Can you extract the full forum post on designing a fleet, copying every line word for word?

▶ **Exercise text**
====

Within the given parameters of "designing the perfect fleet" I would just build some cheap ships and use bulk of the funds to bribe the officials who decide "what the perfect fleet is", since convincing them is the goal :)

Stellar Monarch (4X, turn based, released): GDN forum topic - Twitter - Facebook - YouTube

But assuming the enemy is unknown, but we know it's there I would do this:

IF THE ENEMY FLEET IS COMING TO CONQUER OUR HOMEWORLD:

Split the budget into 3 parts:

- cost effective, solid & already proven design things to defend, probably most of them stationary, focusing on ground combat siupport and orbit defence (relatively cheap and a lot of them)

- super high tech ships with high level scanners, targetting, etc in case the enemy turns out to be superior technologically and nothing else would work against them

- long range recon ships so we get at least ANY information about the enemy before they reach us

IF WE ARE TO CONQUER ANOTHER RACE (it's a simplier task, since we can always cancel the invasion if teh enemy turns out to be too strong):

- long range recon ships so we get an intel on the enemy techs and everything (these are to be bukld first and send first)

====

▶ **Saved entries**
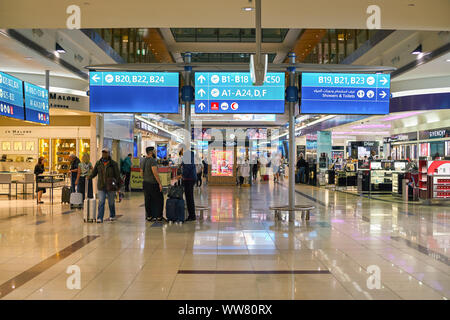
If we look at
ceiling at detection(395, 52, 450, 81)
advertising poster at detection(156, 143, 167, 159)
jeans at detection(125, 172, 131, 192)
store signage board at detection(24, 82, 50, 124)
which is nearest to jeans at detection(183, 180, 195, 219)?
store signage board at detection(24, 82, 50, 124)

====

▶ **Task response**
Within the given parameters of "designing the perfect fleet" I would just build some cheap ships and use bulk of the funds to bribe the officials who decide "what the perfect fleet is", since convincing them is the goal :)

Stellar Monarch (4X, turn based, released): GDN forum topic - Twitter - Facebook - YouTube

But assuming the enemy is unknown, but we know it's there I would do this:

IF THE ENEMY FLEET IS COMING TO CONQUER OUR HOMEWORLD:

Split the budget into 3 parts:

- cost effective, solid & already proven design things to defend, probably most of them stationary, focusing on ground combat siupport and orbit defence (relatively cheap and a lot of them)

- super high tech ships with high level scanners, targetting, etc in case the enemy turns out to be superior technologically and nothing else would work against them

- long range recon ships so we get at least ANY information about the enemy before they reach us

IF WE ARE TO CONQUER ANOTHER RACE (it's a simplier task, since we can always cancel the invasion if teh enemy turns out to be too strong):

- long range recon ships so we get an intel on the enemy techs and everything (these are to be bukld first and send first)